As $n·(n+1)·\pi$ is always a pair number (no matter what intenger $n$ is), so:
$$\displaystyle \lim_{x \to \infty} \sin (x\pi\sqrt [3] {x^3+3x^2+4x-5} \pi - n·(n+1)·\pi) = \frac {\sqrt {3}}{2}$$

What do you think?
It doesn't change the previous argument. Look at it this way, the limit of the cubic is essentially linear in x (after the cube root) and will swamp any terms in n, unless perhaps you take n to infinity as well. I'll leave that to the professionals. In this case though, your terms in n will not have an effect when x goes to infinity.

────────────────────

## Your task:
Retype the limit discussion word for word, beginning at the words "What do you" and stopping after "goes to infinity.". Work only from the limit discussion itself.

## Data section:
────────────────────

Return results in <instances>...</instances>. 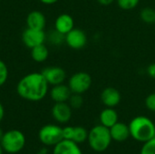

────────────────────

## Written solution:
What do you think?
It doesn't change the previous argument. Look at it this way, the limit of the cubic is essentially linear in x (after the cube root) and will swamp any terms in n, unless perhaps you take n to infinity as well. I'll leave that to the professionals. In this case though, your terms in n will not have an effect when x goes to infinity.